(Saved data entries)
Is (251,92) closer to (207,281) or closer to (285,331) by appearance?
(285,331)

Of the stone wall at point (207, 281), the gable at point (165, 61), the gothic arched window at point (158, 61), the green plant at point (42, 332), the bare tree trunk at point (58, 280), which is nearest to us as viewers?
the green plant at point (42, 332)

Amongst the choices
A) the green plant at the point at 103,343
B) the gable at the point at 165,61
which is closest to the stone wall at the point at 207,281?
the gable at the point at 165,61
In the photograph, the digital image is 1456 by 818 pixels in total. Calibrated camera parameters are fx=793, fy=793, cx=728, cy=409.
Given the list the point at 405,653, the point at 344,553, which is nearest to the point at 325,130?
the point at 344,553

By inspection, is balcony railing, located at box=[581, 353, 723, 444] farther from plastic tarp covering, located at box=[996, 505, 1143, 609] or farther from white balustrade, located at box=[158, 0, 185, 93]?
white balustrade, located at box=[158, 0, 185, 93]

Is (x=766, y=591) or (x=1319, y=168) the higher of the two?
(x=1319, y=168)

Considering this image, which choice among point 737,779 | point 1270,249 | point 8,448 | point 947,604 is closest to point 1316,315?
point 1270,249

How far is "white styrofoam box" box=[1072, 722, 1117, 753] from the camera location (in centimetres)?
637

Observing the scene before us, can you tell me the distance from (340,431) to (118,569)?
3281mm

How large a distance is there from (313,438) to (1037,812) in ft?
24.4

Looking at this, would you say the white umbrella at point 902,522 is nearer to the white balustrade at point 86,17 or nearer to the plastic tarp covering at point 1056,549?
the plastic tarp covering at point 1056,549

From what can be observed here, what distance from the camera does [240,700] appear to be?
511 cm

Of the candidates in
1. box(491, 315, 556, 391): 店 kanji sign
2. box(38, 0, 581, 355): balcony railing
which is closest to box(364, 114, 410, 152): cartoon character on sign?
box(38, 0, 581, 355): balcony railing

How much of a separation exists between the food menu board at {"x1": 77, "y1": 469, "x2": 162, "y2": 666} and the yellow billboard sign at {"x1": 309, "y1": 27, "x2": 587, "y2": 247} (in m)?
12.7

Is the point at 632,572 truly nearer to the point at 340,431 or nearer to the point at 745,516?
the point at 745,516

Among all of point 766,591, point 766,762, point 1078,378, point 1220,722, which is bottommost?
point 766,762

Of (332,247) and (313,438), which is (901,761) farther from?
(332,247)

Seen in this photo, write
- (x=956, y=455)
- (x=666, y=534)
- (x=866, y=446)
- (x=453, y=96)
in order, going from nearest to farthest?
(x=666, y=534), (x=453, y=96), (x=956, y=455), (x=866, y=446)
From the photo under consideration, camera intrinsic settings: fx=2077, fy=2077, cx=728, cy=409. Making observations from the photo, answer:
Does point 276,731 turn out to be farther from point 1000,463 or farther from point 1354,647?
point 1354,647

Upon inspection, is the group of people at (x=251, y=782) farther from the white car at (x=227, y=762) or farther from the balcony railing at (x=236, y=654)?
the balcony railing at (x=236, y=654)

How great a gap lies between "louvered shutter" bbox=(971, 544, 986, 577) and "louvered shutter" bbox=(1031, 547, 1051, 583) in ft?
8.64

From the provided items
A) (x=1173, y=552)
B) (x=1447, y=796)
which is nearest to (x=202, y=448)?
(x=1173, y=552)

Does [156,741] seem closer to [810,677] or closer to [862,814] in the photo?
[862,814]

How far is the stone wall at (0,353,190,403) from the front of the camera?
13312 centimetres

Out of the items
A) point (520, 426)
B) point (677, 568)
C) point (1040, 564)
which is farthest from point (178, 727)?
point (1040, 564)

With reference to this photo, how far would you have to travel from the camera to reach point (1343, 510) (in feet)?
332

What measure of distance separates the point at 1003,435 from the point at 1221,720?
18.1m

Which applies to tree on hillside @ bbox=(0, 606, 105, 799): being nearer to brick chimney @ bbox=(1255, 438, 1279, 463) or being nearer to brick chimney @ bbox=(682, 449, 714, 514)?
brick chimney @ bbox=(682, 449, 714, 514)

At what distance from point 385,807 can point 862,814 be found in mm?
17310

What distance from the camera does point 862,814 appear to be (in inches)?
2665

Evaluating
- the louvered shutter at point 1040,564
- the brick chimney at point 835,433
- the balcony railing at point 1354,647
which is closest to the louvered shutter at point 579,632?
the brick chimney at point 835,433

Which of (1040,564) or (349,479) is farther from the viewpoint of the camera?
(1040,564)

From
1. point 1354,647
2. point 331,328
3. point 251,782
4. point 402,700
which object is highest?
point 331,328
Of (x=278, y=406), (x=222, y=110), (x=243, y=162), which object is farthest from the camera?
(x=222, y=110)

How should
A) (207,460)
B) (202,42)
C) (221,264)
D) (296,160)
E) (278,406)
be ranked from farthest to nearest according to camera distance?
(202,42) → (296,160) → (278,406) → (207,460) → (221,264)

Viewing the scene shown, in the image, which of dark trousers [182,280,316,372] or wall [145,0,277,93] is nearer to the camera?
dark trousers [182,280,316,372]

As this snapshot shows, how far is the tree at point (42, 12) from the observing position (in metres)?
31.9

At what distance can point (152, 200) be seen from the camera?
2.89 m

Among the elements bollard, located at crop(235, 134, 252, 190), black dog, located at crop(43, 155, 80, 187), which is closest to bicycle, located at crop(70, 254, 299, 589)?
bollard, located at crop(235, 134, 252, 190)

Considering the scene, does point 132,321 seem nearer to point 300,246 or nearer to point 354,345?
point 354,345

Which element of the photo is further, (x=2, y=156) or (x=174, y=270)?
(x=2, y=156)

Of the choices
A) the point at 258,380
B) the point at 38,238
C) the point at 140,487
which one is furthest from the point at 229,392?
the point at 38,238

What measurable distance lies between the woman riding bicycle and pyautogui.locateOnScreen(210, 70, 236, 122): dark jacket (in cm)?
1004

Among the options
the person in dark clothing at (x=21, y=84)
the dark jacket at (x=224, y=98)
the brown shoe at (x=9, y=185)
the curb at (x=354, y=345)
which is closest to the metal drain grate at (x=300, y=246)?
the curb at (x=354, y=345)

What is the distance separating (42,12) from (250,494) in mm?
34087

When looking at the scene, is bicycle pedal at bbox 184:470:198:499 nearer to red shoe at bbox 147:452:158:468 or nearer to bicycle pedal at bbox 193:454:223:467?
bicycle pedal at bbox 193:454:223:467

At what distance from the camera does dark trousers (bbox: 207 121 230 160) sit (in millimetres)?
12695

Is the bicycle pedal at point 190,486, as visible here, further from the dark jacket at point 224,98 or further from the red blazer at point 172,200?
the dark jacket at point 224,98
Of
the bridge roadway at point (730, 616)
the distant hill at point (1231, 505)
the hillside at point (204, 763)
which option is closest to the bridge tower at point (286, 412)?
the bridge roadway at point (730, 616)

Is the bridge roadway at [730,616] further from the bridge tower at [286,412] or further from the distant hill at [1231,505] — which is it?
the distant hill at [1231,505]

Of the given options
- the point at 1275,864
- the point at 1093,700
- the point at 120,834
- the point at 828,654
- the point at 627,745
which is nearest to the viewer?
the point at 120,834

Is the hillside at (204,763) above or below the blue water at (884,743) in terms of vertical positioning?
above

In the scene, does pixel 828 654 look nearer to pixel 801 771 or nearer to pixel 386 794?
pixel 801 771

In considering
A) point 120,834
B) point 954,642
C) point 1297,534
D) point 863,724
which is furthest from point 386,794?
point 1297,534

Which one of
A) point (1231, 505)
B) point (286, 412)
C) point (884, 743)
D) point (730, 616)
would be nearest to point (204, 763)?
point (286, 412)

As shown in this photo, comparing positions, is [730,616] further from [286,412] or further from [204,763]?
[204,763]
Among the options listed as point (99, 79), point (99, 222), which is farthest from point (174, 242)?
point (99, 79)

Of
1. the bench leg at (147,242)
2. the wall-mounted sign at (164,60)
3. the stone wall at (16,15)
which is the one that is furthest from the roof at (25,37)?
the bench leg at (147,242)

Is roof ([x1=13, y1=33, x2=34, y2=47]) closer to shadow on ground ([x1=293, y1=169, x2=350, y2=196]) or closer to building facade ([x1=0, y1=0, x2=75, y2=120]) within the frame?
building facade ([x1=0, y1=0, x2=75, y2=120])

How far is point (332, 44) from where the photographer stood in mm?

Work to do:
Each line from the one containing "When looking at" to the final line of the entries above must be returned exactly, and no other line may appear.

Response:
When looking at the scene, is bicycle pedal at bbox 184:470:198:499 nearer to red shoe at bbox 147:452:158:468 or nearer to bicycle pedal at bbox 193:454:223:467?
bicycle pedal at bbox 193:454:223:467

At what distance from the camera does dark trousers (bbox: 207 121 230 160) sit (in millimetres)?
12695

Is the bicycle pedal at point 190,486, as visible here, further from the dark jacket at point 224,98 or further from the red blazer at point 172,200?
the dark jacket at point 224,98
Of
the bridge roadway at point (730, 616)
the distant hill at point (1231, 505)
the hillside at point (204, 763)
which option is closest to the bridge tower at point (286, 412)?
the bridge roadway at point (730, 616)

Is the bridge roadway at [730,616] further from the bridge tower at [286,412] or further from the distant hill at [1231,505] — which is it?
the distant hill at [1231,505]

Of the given options
- the point at 1275,864
- the point at 1093,700
- the point at 120,834
- the point at 828,654
- the point at 627,745
which is nearest to the viewer?
the point at 120,834

Is the hillside at (204,763) above or below the blue water at (884,743) in terms of vertical positioning?
above

In the scene, does pixel 828 654 look nearer to pixel 801 771 or nearer to pixel 386 794?
pixel 801 771

In considering
A) point 120,834
B) point 954,642
C) point 1297,534
D) point 863,724
which is furthest from point 386,794?
point 1297,534

Which one of
A) point (1231, 505)
B) point (286, 412)
C) point (884, 743)
D) point (730, 616)
would be nearest to point (204, 763)?
point (286, 412)

As shown in this photo, comparing positions, is [730,616] further from [286,412] or further from [204,763]?
[204,763]
Among the options listed as point (99, 79), point (99, 222), which is farthest from point (174, 242)?
point (99, 79)

Of
1. the bench leg at (147,242)
2. the wall-mounted sign at (164,60)
3. the stone wall at (16,15)
which is the one that is furthest from the roof at (25,37)?
the bench leg at (147,242)

Is roof ([x1=13, y1=33, x2=34, y2=47]) closer to shadow on ground ([x1=293, y1=169, x2=350, y2=196]) or closer to building facade ([x1=0, y1=0, x2=75, y2=120]) within the frame?
building facade ([x1=0, y1=0, x2=75, y2=120])

How far is point (332, 44) from where the photographer stood in mm?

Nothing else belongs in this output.